EXTRACTO PROPORCIONADO ▸
%%
Parece que los maestros empezaron a asistir por primera vez a las disputas del colegio durante el año 1553. El 29-X-1595 escribía el célebre catequista Padre Gaspar Astete, refiriéndose al Padre Martín Gutiérrez: «Conocí —dice— al Padre Martín Gutiérrez en el año de 1553 oir Teología en Salamanca, y juntamente presidía los domingos a las conclusiones de los nuestros con tanta satisfacción y magisterio, que ponía en admiración a toda la Universidad, y más a los maestros Francisco Sancho y fray Pedro de Sotomayor, que entonces era catedrático de vísperas y después fue de prima de Teología». A este respecto resaltan especialmente varios testimonios la positiva impresión recibida por el catedrático fray Pedro de Sotomayor de estas disputas domésticas, hasta el punto de haberle hecho cambiar la pobre impresión que hasta entonces tenía de los estudios de los jesuítas. Dice, por ejemplo, el Padre Antonio Fernández de Córdoba: «El maestro fray Pedro de Sotomayor, que lee la cáthreda de bísperas, hauiendo estado en vnas conclusiones, fue a sant Steuan diziendo que venía espantado de nuestro collegio; que pensó eran cerimonia nuestros studios, y que auía visto que entendían la doctrina de Santo Thomás los hermanos mejor que sus frayles y que la trataban con más modestia. Y así lo han dicho otros...».
%%
MUESTRA DE DATOS ▸
%%
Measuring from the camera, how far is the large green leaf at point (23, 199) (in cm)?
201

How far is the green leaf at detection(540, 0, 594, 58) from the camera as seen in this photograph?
%%
INSTRUCCIÓN 1 ▸ Enumera todas las personas a cuyo nombre el extracto antepone el título de «Padre».
INSTRUCCIÓN 2 ▸ Resume en menos palabras el párrafo del extracto que comienza con «Parece que los maestros empezaron», sin perder sus datos principales.
INSTRUCCIÓN 3 ▸ Según el extracto, ¿de qué cátedra era titular fray Pedro de Sotomayor en 1553?

RESPUESTA FINAL 1 ▸
- Gaspar Astete
- Martín Gutiérrez
- Antonio Fernández de Córdoba

RESPUESTA FINAL 2 ▸ Los maestros comenzaron a asistir a las disputas del colegio, al parecer, en 1553. En un escrito del 29-X-1595, el Padre Gaspar Astete recordaba que ese año el Padre Martín Gutiérrez estudiaba Teología en Salamanca. También presidía los domingos las conclusiones de los jesuitas con tanta maestría que admiraba a toda la Universidad, y más aún a los maestros Francisco Sancho y fray Pedro de Sotomayor. Varios testimonios destacan que estas disputas hicieron cambiar a Sotomayor la pobre opinión que tenía de los estudios de los jesuitas. Según el Padre Antonio Fernández de Córdoba, Sotomayor fue a San Esteban tras asistir a unas conclusiones y dijo que venía espantado. Había creído que esos estudios eran ceremonia, pero vio que los hermanos entendían la doctrina de Santo Tomás mejor que sus frailes y la trataban con más modestia.

RESPUESTA FINAL 3 ▸ Era catedrático de vísperas.